En particulier, l'État partie objecte que l'auteur ne précise pas quelles
décisions des juridictions internes il conteste, ni à quel égard il estime
qu'il y a eu violation du Pacte.
Réponse de l'auteur aux observations de l'État partie concernant
la recevabilité de la communication
5. En réponse aux observations de l'État partie, l'auteur fait divers
commentaires sur la législation et la jurisprudence allemandes récentes
en matière de questions familiales, mentionne une correspondance avec
des membres du Parlement notamment, fait un exposé général sur les affaires
internationales d'enlèvements d'enfants en Allemagne et dans d'autres
pays, parle de son état de santé et de ses antécédents médicaux et répète
ses allégations concernant le comportement de sa femme et d'autres personnes
impliquées dans l'affaire.
Délibérations du Comité
6.1 Avant d'examiner une plainte soumise dans une communication, le Comité
des droits de l'homme doit, conformément à l'article 87 de son règlement
intérieur, déterminer si cette communication est recevable en vertu du
Protocole facultatif se rapportant au Pacte.
6.2 Le Comité note l'argumentation de l'État partie selon laquelle aux
termes de l'alinéa a) de la réserve émise lors de l'adhésion dudit État
au Protocole facultatif, le Comité n'a pas compétence pour examiner la
plainte de l'auteur, la question ayant déjà été examinée par une autre
instance internationale d'enquête ou de règlement. À cet égard, l'État
partie a informé le Comité que la Commission européenne des droits de
l'homme avait déclaré la plainte de l'auteur irrecevable le 3 octobre
1997, estimant qu'il ne ressortait pas de la requête que les droits et
libertés énoncés dans la Convention européenne ou ses protocoles avaient
été violés. Compte tenu du fait que l'auteur n'a pas soumis sa requête
à la Commission, de l'absence de tout exposé des faits ou de thèse dans
la décision de la Commission et des dispositions générales du Pacte relatives
aux questions dont il s'agit, le Comité ne dispose pas de suffisamment
d'informations pour décider de l'applicabilité de la réserve de l'État
partie à la présente communication.
6.3 Le Comité estime toutefois, s'agissant des diverses requêtes déposées
par l'auteur, principalement en vertu des articles 23 et 24 du Pacte,
que l'auteur n'a pas justifié ses allégations aux fins de la recevabilité
de ses plaintes et déclare par conséquent celles-ci irrecevables au titre
de l'article 2 du Protocole facultatif. Dans ces circonstances, il est
par conséquent inutile que le Comité examine les autres arguments relatifs
à la recevabilité présentés par l'État partie.

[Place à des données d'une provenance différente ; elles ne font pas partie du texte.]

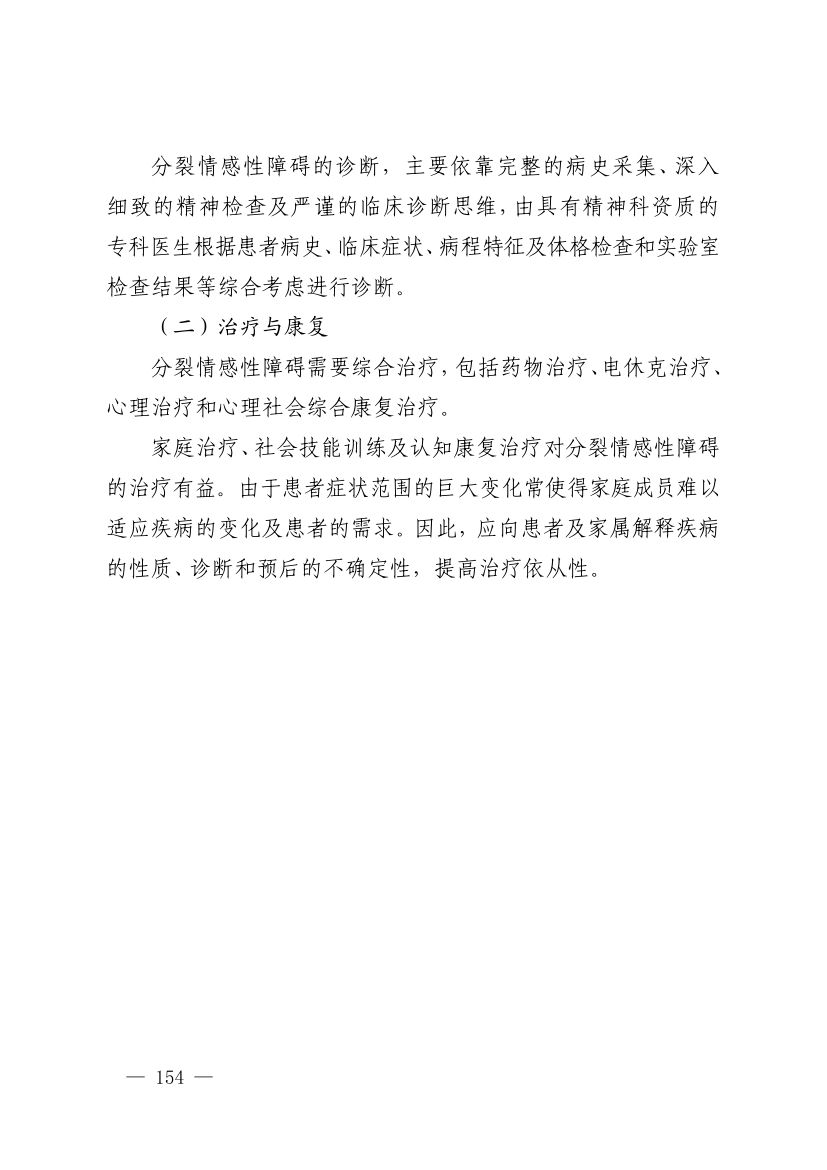 分裂情感性障碍的诊断，主要依靠完整的病史采集、深入细致的精神检查及严谨的临床诊断思维，由具有精神科资质的专科医生根据患者病史、临床症状、病程特征及体格检查和实验室检查结果等综合考虑进行诊断。

（二）治疗与康复

分裂情感性障碍需要综合治疗，包括药物治疗、电休克治疗、心理治疗和心理社会综合康复治疗。

家庭治疗、社会技能训练及认知康复治疗对分裂情感性障碍的治疗有益。由于患者症状范围的巨大变化常使得家庭成员难以适应疾病的变化及患者的需求。因此，应向患者及家属解释疾病的性质、诊断和预后的不确定性，提高治疗依从性。

— 154 —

7. En conséquence, le Comité décide :
a) Que la communication est irrecevable en vertu de l'article 2 du Protocole
facultatif;
b) Que la présente décision sera communiquée à l'État partie et à l'auteur.

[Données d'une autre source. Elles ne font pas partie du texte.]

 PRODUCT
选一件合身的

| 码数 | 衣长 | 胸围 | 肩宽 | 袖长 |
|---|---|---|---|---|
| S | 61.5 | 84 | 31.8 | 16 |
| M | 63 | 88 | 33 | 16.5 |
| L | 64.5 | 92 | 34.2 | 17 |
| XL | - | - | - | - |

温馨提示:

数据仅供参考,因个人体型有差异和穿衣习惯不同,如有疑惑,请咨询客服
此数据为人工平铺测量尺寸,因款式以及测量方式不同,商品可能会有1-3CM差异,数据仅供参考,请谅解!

[Adopté en anglais (version originale), espagnol et français. Doit être
également traduit ultérieurement en arabe, chinois et russe pour le rapport
annuel du Comité à l'Assemblée générale.]
______________
* Les membres du Comité ci-après ont participé à l'examen de la présente
communication : M. Abdelfattah Amor, M. Nisuke Ando, M. Prafullachandra
Natwarlal Bhagwati, Mme Christine Chanet, M. Louis Henkin, M. David Kretzmer,
M. Rajsoomer Lallah, Mme Cecilia Medina Quiroga, M. Rafael Rivas Posada,
Sir Nigel Rodley, M. Martin Scheinin, M. Yvan Shearer, M. Hipólito Solari
Yrigoyen, M. Ahmed Tawfick Khalil, M. Patrick Vella et M. Maxwell Yalden.